Город

Стас Лобанов
  Я сижу на подоконнике. Сейчас такое время, что ночи стали слишком короткими. Сейчас такое время, что только что стемнело, но уже вот-вот начнет светать.
  Я люблю ночь. Мне нравится вот так вот сидеть ночью на подоконнике и курить сигарету, запивая ее зеленым чаем без сахара. Я наблюдаю за тем, как дым выходит из моего рта. Красиво. Нет. В мире не существует слова, подходящего к этому. Я лениво поднимаю глаза наверх. Моя семнадцатиэтажка кажется такой крошечной среди все этих огромных домов, что невольно создается такое ощущение, будто она вот-вот потеряется среди них. А потеряется - оно, наверное, и к лучшему. Люди не будут приходить в гости к соседям. К "тетушке сверху", к "тетушке снизу", да и к "тетушке по коридору и налево" тоже. Уходя из дома в магазин или на прогулку, люди не смогут найти дорогу обратно. И, в результате, здесь останусь один лишь я. Я, наедине со своими сигаретами, полностью погруженный в табачный дым.
  Буду целыми днями отсыпаться, а когда ночи станут длиннее, я, однажды, может быть, позвоню тебе и спрошу о том, как у тебя дела, а ты ответишь: "Сука, я сплю", и мне этого будет достаточно, ведь мне не нужно ничего, кроме как изредка слышать твой голос, а о том, что я сука мне итак известно. Я не люблю людей. Я люблю тебя. Ты где-то далеко, а я сейчас лениво поднимаю глаза наверх и смотрю на громоздкие высотные здания, которые кажутся такими родными, к которым я привык с детства, среди которых я вырос.
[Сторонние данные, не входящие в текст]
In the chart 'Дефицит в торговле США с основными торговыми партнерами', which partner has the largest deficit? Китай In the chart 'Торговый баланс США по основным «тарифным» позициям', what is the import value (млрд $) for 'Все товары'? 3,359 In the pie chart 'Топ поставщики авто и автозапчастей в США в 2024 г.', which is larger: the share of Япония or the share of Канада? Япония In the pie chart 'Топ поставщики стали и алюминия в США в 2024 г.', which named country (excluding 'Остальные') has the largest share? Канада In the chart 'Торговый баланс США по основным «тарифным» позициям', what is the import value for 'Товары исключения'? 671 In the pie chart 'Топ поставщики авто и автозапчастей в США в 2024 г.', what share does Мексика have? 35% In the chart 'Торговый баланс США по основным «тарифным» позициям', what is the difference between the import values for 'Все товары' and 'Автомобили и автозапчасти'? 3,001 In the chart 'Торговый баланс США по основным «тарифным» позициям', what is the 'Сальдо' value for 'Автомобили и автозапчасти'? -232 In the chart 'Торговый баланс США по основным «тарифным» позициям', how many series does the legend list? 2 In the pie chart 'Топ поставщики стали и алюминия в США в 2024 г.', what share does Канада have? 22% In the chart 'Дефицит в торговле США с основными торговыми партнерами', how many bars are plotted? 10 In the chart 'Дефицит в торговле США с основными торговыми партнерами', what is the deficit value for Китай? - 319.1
Вырос таким, какой есть сейчас.
  На улице туман, наверное, в предвещании рассвета. Это смотрится так, как будто все строения подернуты пеленой дыма. Дыма, принадлежащего моим сигаретам. Я сижу и думаю о том, что, возможно, какая-нибудь бабушка сейчас проснется, высунется со своего сорок пятого - или какого там? - этажа в окно, в точности так же как и я, и попытается докричаться до меня. Она будет вещать ночному городу о том, что мой дым мешает ей спать, что курить в моем возрасте вредно, что я засоряю "очень чистый городской воздух", что, в конце концов, пепел может приземлиться прямо на голову той кошке, которую я пнул вечером вчерашнего дня, и которую каждое утро и перед сном кормит эта старушка, и сжечь "несчастному животному" всю ее облезлую, свалявшуюся комочками и пахнущую так, что я не понимаю как вообще можно находиться рядом с ней, шерсть. И когда бабушка закончит свою длинную и пламенную, обращенную, якобы, ко мне речь, она в порыве страсти взмахнет кулаком в воздухе, вывалится в окно, и, пролетев сквозь туман, расшибится в красную лепешку, смешанную со старыми тряпками. А меня никто не сможет обвинить в бабоубийстве (или как там это называется?), так как мой дом не найдут, ибо к тому времени он уже наверняка затеряется в тумане.
  Я думаю об этом не потому, что мне хочется об этом думать, а из-за того, что мне попросту думать больше не о чем.
  Я кидаю сигаретный бычок вниз и слышу, как мяукнула кошка. "Попал," - мысленно ликую я.